Prodotte da Marco “Diniz” di Nardo dei Management, queste dieci canzoni mantengono, anche dal punto di vista della scrittura, quel mood sghembo e trasversale da Indie dei primi anni Dieci che ha sempre caratterizzato il gruppo di Lanciano.
Battista si muove comunque in una dimensione tutta sua, dove non esistono etichette e dove quel che conta è utilizzare l’arte per abbandonarsi alla sua trascendenza e veicolare significati. Ma è anche il suo percorso formativo, che prende dentro sia Bach sia Eric Clapton senza particolari cesure e snobistici arricciamenti di naso e riesce a costruire canzoni apparentemente semplici ma che in realtà possiedono accorgimenti tecnici che solo uno che ha studiato nello specifico il linguaggio musicale può avere avuto in mente di adottare (è il caso per esempio di “Tossico”, che è costruita su intervalli distanti un tono e mezzo l'uno dall'altro).
Sono canzoni che non hanno paura di esplorare territori diversi, seppur mantenendo una certa continuità data dagli arrangiamenti scarni, improntati per lo più sulla chitarra e su una sezione ritmica tradizionale basso/batteria (hanno suonato tutto lui e Marco ad Avezzano, dove Pierpaolo vive). Per cui non è un problema passare dalle atmosfere “marce” del primo singolo “Tossico” a ballate disagiate come “M’innamoro” e “Piango”, a brani come “La colla nella pancia” e “Sarebbe bello”, che richiamano una certa New Wave in chiave Diaframma; oppure cose più “classiche” come “Mangiala”, “Venderò” e “Schiavo”, più ritmate ed orecchiabili, come a volersi riallacciare a quella stagione Indie Rock di cui sopra. E addirittura un brano come “Indaco”, vagamente baustelliano nelle intenzioni, pezzo da cantautore di razza che ha tutti gli strumenti per volare altissimo, se appena lo ritiene opportuno.

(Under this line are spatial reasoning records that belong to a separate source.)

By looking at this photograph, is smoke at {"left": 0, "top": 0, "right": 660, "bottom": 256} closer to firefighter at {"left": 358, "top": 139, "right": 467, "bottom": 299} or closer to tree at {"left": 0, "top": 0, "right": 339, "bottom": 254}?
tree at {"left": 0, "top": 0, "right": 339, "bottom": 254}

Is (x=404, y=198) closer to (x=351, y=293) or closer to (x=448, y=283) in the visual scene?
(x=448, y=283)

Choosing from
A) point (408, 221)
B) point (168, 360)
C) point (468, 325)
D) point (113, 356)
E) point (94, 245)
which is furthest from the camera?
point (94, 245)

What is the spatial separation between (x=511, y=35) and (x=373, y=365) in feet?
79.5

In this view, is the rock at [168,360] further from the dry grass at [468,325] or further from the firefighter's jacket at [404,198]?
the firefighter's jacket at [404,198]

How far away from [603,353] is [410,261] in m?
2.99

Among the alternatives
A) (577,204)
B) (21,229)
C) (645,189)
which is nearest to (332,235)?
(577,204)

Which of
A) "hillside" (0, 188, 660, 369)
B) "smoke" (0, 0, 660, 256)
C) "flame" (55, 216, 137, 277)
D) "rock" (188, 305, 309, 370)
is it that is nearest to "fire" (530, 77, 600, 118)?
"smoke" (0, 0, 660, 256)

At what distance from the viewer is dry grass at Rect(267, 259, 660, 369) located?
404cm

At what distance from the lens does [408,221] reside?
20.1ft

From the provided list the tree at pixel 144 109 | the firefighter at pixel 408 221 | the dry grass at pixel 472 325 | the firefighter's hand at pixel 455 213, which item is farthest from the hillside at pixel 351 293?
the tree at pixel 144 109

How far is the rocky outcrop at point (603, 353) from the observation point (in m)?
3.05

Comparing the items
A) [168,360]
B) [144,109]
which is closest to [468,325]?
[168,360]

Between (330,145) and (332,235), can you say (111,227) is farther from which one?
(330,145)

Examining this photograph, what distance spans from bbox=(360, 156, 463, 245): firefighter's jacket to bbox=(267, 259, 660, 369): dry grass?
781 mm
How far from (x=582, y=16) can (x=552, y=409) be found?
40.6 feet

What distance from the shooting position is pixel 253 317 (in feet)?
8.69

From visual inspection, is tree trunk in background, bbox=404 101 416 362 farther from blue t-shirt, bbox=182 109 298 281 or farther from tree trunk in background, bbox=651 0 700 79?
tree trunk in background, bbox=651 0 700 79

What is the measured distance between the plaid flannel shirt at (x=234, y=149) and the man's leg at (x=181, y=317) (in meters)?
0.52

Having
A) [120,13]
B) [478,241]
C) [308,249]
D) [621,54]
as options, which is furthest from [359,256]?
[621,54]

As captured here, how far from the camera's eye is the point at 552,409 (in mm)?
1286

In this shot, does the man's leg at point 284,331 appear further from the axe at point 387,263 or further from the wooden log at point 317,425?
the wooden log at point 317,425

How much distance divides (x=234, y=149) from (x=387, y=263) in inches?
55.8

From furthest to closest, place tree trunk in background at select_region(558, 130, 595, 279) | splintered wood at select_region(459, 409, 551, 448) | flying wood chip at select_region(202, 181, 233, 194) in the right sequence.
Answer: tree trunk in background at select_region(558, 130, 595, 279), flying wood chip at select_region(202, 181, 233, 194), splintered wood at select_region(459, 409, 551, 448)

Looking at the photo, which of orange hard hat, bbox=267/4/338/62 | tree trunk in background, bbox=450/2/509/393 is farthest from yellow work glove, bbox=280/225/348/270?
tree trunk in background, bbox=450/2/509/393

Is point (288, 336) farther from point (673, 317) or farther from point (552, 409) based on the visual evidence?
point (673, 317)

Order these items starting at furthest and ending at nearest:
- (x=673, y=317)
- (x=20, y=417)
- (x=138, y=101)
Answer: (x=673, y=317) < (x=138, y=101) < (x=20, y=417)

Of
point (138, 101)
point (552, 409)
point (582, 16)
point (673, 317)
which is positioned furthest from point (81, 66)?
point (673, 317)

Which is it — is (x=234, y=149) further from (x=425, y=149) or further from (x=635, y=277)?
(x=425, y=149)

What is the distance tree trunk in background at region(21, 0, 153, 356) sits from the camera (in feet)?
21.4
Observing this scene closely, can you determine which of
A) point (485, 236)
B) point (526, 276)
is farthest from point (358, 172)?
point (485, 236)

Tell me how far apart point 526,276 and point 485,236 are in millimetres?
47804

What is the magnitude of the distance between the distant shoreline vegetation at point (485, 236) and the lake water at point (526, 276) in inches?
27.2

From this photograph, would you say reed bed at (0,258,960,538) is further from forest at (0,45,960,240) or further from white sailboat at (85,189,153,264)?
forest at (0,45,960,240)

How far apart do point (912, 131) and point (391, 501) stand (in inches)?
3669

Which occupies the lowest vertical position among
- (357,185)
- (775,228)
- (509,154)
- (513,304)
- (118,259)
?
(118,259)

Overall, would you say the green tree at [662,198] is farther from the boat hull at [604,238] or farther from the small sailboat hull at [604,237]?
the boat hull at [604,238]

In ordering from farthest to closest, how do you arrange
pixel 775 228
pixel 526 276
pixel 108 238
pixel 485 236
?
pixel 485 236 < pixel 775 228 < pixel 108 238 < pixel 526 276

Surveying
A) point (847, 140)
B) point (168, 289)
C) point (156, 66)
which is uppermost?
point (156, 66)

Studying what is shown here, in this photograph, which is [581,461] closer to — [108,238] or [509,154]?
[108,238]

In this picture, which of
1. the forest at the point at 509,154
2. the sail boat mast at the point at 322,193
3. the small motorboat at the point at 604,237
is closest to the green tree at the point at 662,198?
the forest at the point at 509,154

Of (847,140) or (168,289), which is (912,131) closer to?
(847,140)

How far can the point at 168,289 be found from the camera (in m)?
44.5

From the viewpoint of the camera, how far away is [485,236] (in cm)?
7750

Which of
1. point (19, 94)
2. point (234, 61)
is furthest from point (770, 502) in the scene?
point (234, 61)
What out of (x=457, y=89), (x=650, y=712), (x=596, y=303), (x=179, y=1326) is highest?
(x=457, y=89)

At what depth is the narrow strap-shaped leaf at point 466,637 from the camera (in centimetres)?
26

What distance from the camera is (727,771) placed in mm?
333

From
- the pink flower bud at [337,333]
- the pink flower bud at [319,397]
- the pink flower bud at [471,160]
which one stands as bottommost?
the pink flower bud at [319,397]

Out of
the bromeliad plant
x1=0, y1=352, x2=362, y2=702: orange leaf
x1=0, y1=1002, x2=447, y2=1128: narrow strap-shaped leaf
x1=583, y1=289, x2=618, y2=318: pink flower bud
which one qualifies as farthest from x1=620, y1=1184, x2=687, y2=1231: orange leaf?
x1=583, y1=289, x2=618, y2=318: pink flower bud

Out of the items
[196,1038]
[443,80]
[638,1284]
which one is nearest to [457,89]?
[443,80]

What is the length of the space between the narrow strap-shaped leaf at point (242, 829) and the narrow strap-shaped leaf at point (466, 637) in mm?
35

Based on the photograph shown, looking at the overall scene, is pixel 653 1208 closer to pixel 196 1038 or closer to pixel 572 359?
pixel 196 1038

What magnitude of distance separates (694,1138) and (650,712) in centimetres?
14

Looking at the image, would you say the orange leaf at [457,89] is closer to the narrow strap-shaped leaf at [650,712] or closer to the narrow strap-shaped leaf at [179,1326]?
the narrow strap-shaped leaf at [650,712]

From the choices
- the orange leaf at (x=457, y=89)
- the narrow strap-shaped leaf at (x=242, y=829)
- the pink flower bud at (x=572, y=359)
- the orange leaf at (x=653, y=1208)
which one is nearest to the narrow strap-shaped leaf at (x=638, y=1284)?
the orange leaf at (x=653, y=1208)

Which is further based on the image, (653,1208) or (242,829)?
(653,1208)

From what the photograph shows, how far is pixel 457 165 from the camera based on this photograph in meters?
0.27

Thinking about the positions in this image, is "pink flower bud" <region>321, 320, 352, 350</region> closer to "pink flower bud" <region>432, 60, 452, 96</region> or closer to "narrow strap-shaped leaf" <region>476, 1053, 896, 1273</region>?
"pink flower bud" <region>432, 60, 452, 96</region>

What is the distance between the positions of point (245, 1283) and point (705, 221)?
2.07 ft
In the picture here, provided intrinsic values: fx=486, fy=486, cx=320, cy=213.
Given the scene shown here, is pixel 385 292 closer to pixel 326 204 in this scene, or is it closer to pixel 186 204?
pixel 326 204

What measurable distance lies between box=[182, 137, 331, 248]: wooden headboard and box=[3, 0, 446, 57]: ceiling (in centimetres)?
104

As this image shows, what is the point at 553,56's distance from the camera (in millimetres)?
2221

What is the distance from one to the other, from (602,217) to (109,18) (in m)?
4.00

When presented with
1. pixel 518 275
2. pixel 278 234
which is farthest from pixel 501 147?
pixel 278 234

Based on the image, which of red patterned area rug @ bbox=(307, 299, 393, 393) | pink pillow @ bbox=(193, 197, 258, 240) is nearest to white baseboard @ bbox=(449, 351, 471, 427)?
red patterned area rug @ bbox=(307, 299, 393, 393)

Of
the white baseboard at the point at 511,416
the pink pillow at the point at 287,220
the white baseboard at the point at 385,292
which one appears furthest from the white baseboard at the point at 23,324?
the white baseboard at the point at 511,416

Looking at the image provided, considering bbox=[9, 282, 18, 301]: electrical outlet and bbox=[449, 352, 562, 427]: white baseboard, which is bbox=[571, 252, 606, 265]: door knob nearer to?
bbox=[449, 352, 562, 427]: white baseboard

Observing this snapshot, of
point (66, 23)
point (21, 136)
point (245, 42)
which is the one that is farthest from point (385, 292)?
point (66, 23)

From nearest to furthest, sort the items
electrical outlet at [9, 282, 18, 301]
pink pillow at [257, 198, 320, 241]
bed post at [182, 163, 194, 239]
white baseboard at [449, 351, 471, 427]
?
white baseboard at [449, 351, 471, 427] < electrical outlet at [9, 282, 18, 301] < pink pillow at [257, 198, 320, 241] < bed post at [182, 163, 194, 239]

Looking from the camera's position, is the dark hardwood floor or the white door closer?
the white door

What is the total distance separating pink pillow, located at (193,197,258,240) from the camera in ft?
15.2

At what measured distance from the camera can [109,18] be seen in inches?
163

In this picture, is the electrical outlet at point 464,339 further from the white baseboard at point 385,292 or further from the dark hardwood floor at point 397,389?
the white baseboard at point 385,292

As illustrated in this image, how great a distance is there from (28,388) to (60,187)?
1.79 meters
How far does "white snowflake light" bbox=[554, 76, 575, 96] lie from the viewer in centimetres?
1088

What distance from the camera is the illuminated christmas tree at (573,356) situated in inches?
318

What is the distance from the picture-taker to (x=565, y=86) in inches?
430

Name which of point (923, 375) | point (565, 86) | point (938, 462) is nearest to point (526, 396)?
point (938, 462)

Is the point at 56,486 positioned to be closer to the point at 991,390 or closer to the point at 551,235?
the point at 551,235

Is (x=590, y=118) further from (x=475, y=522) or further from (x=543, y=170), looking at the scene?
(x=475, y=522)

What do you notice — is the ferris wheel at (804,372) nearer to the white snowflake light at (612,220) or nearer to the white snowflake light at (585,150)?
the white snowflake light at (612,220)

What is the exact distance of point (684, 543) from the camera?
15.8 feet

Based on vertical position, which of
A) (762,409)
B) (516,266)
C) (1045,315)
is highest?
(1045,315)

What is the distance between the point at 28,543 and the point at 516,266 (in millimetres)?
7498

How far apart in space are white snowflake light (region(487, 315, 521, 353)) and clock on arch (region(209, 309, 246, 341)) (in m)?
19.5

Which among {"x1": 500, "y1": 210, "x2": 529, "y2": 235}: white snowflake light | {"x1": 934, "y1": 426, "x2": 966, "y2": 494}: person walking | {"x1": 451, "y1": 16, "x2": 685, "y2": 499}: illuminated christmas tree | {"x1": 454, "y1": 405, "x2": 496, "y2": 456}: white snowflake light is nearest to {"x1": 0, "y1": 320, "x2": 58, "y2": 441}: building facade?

Per non parlare poi dei testi, lontanissimi dal disimpegno cazzaro di questi ultimi anni, che non hanno paura di apparire irriverenti e che sbattono in faccia situazioni e giudizi senza troppo riguardo per il politically correct. In “Mangiala” chiama in causa la guerra in Siria, il disinteresse dell’opinione pubblica e un certo buonismo astratto che dimentica gli ultimi, e lo fa pronunciando senza troppi problemi la famosa “N word” che farebbe inorridire gli apostoli della nuova fede Woke. In “Venderò” ironizza sulla mercificazione dei corpi e su come a che la dimensione esistenziale tenda ad essere ridotta e oggettivata dalla società odierna. In “Tossico” parla di promesse disattese che tuttavia non cancellano le domande di compimento. In “M’innamoro” e in “Indaco”, al contrario, si canta semplicemente l’amore, nella dimensione più pura del termine, con tutte le sue fragilità e insicurezze.
L’avevo già detto qualche mese fa, quando l’avevo intervistato in occasione dell’uscita del primo singolo: non sono in grado di fare previsioni ma questo è un disco italiano che sarebbe davvero imperdonabile ignorare.